In his statement, Fai cited several world leaders and key international officials as well as academics drawing attention to the lingering Kashmir dispute and warning of the dangers to international peace and stability if it was left unresolved.
“The denial of democracy and human rights in Kashmir, especially self-determination, has spawned nuclear and missile proliferation,” he warned.
“Kashmir has been an open wound in India-Pakistan relations for more than 76 years, that is why Amnesty International, along with four other international NGO’s,  wrote to G20 countries on August 24, to persuade India to ‘end the human rights violations in Kashmir and release jailed rights defenders and political prisoners’, Fai said.
On Thursday, the White House National Security Council Coordinator for Strategic Communications, Admiral John Kirby, was asked whether President Joe Biden, in his bilateral meeting with Indian Prime Minister Narendra Modi,   would raise the Kashmir issue as well as the growing human rights  abuses in the disputed territory.

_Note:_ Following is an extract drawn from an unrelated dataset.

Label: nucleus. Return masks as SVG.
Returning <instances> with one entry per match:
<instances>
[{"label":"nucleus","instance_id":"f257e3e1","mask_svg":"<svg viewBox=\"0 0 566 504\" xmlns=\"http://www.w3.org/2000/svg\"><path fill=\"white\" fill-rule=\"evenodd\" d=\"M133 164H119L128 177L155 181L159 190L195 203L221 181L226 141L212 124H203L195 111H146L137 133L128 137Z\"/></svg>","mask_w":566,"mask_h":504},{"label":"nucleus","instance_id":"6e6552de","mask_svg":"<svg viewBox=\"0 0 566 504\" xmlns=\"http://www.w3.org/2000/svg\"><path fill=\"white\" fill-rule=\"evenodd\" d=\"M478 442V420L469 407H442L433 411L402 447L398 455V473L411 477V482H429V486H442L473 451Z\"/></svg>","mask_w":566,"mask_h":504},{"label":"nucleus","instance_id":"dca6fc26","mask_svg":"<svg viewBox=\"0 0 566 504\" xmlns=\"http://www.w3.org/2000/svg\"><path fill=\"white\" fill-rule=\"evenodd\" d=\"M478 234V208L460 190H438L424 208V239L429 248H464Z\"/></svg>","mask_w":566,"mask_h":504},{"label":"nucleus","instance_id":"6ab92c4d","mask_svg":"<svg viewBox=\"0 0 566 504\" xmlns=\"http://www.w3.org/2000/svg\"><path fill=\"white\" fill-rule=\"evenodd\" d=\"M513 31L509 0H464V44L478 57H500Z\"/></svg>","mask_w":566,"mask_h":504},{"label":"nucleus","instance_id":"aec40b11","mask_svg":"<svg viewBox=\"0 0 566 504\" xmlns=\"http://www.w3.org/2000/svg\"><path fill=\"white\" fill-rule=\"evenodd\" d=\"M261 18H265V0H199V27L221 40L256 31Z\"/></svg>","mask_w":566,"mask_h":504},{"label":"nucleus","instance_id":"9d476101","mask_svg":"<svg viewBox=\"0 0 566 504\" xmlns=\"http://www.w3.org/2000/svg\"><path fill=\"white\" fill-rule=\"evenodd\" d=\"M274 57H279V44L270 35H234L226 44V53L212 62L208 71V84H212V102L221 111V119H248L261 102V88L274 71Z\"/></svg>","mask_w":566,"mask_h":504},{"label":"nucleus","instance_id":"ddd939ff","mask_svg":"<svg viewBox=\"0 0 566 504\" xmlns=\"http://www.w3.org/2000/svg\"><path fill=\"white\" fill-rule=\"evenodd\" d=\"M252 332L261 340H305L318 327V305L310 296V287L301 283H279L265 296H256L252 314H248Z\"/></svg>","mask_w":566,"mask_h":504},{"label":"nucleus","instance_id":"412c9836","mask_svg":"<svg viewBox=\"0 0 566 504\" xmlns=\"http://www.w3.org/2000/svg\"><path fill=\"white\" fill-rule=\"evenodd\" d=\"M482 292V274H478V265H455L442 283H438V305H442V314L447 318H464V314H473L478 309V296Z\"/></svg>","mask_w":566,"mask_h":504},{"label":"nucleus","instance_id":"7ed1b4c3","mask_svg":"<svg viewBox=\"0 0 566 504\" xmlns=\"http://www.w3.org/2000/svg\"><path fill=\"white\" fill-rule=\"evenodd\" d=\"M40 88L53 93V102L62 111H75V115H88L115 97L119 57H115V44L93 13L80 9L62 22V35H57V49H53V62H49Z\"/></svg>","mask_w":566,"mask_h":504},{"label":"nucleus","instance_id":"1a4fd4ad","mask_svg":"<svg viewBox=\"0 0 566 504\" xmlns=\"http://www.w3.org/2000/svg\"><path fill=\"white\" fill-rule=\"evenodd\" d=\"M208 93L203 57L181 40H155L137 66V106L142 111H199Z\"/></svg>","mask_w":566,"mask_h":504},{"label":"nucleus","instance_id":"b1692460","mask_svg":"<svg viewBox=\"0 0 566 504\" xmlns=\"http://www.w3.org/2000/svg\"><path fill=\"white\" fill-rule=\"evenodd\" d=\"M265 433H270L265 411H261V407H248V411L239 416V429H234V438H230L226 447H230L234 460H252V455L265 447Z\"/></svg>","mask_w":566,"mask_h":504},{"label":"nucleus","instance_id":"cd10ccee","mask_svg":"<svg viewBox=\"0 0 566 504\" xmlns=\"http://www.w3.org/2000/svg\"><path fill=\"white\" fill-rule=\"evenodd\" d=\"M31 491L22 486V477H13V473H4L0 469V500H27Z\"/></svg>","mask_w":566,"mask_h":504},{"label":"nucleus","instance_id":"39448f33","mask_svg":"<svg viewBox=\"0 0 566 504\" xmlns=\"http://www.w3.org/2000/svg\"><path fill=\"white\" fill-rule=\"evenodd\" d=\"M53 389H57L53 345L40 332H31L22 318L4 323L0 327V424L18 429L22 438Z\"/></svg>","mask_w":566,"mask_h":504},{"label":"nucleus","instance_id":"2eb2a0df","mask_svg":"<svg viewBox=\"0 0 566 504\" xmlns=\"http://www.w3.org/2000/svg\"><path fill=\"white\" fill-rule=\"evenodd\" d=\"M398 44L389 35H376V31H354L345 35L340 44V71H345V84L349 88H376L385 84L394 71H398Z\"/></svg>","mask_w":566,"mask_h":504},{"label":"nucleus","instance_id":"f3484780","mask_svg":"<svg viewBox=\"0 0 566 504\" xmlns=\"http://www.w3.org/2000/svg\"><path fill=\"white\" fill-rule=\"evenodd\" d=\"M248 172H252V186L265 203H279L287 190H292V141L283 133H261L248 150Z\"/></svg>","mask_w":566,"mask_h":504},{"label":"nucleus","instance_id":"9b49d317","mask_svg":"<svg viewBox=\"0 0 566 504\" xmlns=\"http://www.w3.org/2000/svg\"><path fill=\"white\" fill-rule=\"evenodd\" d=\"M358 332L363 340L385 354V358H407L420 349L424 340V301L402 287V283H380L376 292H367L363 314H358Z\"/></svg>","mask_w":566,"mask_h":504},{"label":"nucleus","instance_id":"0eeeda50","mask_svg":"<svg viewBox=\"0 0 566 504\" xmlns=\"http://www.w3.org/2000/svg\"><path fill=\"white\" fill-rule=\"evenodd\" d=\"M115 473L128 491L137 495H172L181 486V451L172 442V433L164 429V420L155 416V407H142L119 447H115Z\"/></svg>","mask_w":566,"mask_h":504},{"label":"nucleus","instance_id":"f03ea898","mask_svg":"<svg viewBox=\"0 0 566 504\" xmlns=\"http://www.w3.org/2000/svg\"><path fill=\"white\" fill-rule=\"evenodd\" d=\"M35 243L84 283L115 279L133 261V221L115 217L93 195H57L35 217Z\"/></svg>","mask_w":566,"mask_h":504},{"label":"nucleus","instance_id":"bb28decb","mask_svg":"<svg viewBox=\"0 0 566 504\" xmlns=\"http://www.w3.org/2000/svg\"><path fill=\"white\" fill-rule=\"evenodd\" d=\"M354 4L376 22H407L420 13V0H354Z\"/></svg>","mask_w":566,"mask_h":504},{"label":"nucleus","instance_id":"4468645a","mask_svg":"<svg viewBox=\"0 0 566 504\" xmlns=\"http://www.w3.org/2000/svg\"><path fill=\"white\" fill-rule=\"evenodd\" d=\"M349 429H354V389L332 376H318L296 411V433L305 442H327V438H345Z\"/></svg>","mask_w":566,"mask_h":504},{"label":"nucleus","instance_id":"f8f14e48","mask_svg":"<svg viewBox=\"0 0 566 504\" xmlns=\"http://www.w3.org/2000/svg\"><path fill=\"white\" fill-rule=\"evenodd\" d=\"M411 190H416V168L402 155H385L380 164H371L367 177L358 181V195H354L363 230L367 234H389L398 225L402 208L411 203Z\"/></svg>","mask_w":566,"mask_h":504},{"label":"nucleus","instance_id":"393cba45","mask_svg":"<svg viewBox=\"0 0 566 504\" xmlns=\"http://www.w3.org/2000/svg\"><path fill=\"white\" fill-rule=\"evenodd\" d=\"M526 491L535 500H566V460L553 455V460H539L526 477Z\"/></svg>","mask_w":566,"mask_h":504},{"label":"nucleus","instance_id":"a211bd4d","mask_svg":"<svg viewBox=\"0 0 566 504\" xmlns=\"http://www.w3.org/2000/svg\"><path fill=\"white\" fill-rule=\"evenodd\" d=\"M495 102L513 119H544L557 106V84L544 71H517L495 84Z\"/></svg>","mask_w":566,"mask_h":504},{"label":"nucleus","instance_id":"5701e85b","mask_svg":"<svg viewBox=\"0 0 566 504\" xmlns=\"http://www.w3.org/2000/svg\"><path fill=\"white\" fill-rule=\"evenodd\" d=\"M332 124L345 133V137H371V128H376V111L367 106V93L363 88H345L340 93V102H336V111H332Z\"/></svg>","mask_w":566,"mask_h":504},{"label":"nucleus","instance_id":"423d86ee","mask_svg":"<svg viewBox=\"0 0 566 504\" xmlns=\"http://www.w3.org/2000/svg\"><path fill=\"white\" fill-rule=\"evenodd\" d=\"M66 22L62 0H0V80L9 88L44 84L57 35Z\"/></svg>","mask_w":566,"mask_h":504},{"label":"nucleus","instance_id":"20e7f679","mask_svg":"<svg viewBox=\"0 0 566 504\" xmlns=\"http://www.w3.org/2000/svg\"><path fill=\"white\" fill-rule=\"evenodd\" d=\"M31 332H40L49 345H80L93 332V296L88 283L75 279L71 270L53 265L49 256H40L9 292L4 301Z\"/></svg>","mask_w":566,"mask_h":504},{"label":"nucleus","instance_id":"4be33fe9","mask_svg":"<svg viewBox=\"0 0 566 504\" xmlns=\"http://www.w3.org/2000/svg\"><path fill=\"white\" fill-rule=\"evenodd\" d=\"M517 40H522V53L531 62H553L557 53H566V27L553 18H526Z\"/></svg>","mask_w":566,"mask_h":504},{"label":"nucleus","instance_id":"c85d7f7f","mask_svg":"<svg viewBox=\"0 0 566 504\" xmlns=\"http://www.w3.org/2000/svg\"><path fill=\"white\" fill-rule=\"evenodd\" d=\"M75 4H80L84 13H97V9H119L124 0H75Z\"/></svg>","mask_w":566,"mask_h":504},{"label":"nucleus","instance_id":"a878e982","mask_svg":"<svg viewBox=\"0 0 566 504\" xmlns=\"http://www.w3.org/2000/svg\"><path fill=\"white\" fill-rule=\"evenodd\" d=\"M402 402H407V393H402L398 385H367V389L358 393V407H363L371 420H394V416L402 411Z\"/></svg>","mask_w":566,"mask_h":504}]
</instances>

Kirby told reporters at the Foreign Press Center  that the U.S. policy on the Kashmir issue had not changed.
“We believe that the tensions there are best resolved by the parties themselves,” he said.

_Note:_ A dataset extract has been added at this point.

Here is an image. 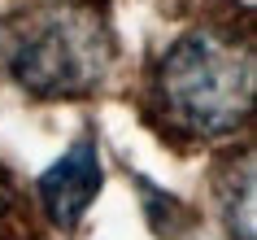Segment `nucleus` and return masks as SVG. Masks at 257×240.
<instances>
[{"mask_svg":"<svg viewBox=\"0 0 257 240\" xmlns=\"http://www.w3.org/2000/svg\"><path fill=\"white\" fill-rule=\"evenodd\" d=\"M162 96L188 131L209 140L235 135L253 118V48L227 31H188L162 61Z\"/></svg>","mask_w":257,"mask_h":240,"instance_id":"2","label":"nucleus"},{"mask_svg":"<svg viewBox=\"0 0 257 240\" xmlns=\"http://www.w3.org/2000/svg\"><path fill=\"white\" fill-rule=\"evenodd\" d=\"M113 40L96 9L40 0L0 14V70L31 96L74 101L105 83Z\"/></svg>","mask_w":257,"mask_h":240,"instance_id":"1","label":"nucleus"},{"mask_svg":"<svg viewBox=\"0 0 257 240\" xmlns=\"http://www.w3.org/2000/svg\"><path fill=\"white\" fill-rule=\"evenodd\" d=\"M100 148L96 140H74L61 157L40 175V201L57 227H74L100 197Z\"/></svg>","mask_w":257,"mask_h":240,"instance_id":"3","label":"nucleus"},{"mask_svg":"<svg viewBox=\"0 0 257 240\" xmlns=\"http://www.w3.org/2000/svg\"><path fill=\"white\" fill-rule=\"evenodd\" d=\"M253 197H257V188H253V157H244L240 166V205H235V192L227 188V223L231 231L240 240H253Z\"/></svg>","mask_w":257,"mask_h":240,"instance_id":"4","label":"nucleus"}]
</instances>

“Human rights are a cornerstone of President Biden’s foreign policy, and he never shies away, nor will he ever shy away from raising concerns about human rights with his counterparts overseas,” he said.

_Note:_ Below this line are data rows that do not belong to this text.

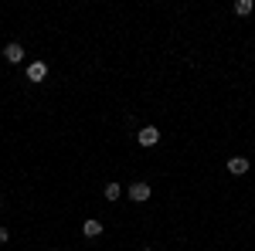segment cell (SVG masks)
I'll use <instances>...</instances> for the list:
<instances>
[{
  "mask_svg": "<svg viewBox=\"0 0 255 251\" xmlns=\"http://www.w3.org/2000/svg\"><path fill=\"white\" fill-rule=\"evenodd\" d=\"M136 143L143 146V150L157 146V143H160V129H157V126H143V129L136 133Z\"/></svg>",
  "mask_w": 255,
  "mask_h": 251,
  "instance_id": "obj_1",
  "label": "cell"
},
{
  "mask_svg": "<svg viewBox=\"0 0 255 251\" xmlns=\"http://www.w3.org/2000/svg\"><path fill=\"white\" fill-rule=\"evenodd\" d=\"M150 183H143V180H136V183H129V187H126V197H129V200H136V204H143V200H150Z\"/></svg>",
  "mask_w": 255,
  "mask_h": 251,
  "instance_id": "obj_2",
  "label": "cell"
},
{
  "mask_svg": "<svg viewBox=\"0 0 255 251\" xmlns=\"http://www.w3.org/2000/svg\"><path fill=\"white\" fill-rule=\"evenodd\" d=\"M3 58H7V65H20V61H24V44L7 41V44H3Z\"/></svg>",
  "mask_w": 255,
  "mask_h": 251,
  "instance_id": "obj_3",
  "label": "cell"
},
{
  "mask_svg": "<svg viewBox=\"0 0 255 251\" xmlns=\"http://www.w3.org/2000/svg\"><path fill=\"white\" fill-rule=\"evenodd\" d=\"M249 170H252V163H249L245 156H232V160H228V173L232 176H245Z\"/></svg>",
  "mask_w": 255,
  "mask_h": 251,
  "instance_id": "obj_4",
  "label": "cell"
},
{
  "mask_svg": "<svg viewBox=\"0 0 255 251\" xmlns=\"http://www.w3.org/2000/svg\"><path fill=\"white\" fill-rule=\"evenodd\" d=\"M48 78V61H31L27 65V82H44Z\"/></svg>",
  "mask_w": 255,
  "mask_h": 251,
  "instance_id": "obj_5",
  "label": "cell"
},
{
  "mask_svg": "<svg viewBox=\"0 0 255 251\" xmlns=\"http://www.w3.org/2000/svg\"><path fill=\"white\" fill-rule=\"evenodd\" d=\"M102 231H106V228H102V221H99V217H89V221L82 224V234H85L89 241H92V238H102Z\"/></svg>",
  "mask_w": 255,
  "mask_h": 251,
  "instance_id": "obj_6",
  "label": "cell"
},
{
  "mask_svg": "<svg viewBox=\"0 0 255 251\" xmlns=\"http://www.w3.org/2000/svg\"><path fill=\"white\" fill-rule=\"evenodd\" d=\"M123 193H126V190H123V187H119L116 180H113V183H106V187H102V197H106V200H109V204H116V200H119V197H123Z\"/></svg>",
  "mask_w": 255,
  "mask_h": 251,
  "instance_id": "obj_7",
  "label": "cell"
},
{
  "mask_svg": "<svg viewBox=\"0 0 255 251\" xmlns=\"http://www.w3.org/2000/svg\"><path fill=\"white\" fill-rule=\"evenodd\" d=\"M252 10H255L252 0H235V14H238V17H249Z\"/></svg>",
  "mask_w": 255,
  "mask_h": 251,
  "instance_id": "obj_8",
  "label": "cell"
},
{
  "mask_svg": "<svg viewBox=\"0 0 255 251\" xmlns=\"http://www.w3.org/2000/svg\"><path fill=\"white\" fill-rule=\"evenodd\" d=\"M0 241H10V231L7 228H0Z\"/></svg>",
  "mask_w": 255,
  "mask_h": 251,
  "instance_id": "obj_9",
  "label": "cell"
},
{
  "mask_svg": "<svg viewBox=\"0 0 255 251\" xmlns=\"http://www.w3.org/2000/svg\"><path fill=\"white\" fill-rule=\"evenodd\" d=\"M143 251H153V248H143Z\"/></svg>",
  "mask_w": 255,
  "mask_h": 251,
  "instance_id": "obj_10",
  "label": "cell"
},
{
  "mask_svg": "<svg viewBox=\"0 0 255 251\" xmlns=\"http://www.w3.org/2000/svg\"><path fill=\"white\" fill-rule=\"evenodd\" d=\"M51 251H58V248H51Z\"/></svg>",
  "mask_w": 255,
  "mask_h": 251,
  "instance_id": "obj_11",
  "label": "cell"
}]
</instances>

“And that was the case when Prime Minister Modi visited Washington not long ago, and it will be the case going forward. I mean, he absolutely will not shy away from mentioning our concerns and raising our concerns about civil and human rights all around the world, including there (Kashmir),”  Kirby said.
Asked if he would urge Indian leaders to resume talks with Pakistan, he said, “That’s for Indian leaders to speak to.”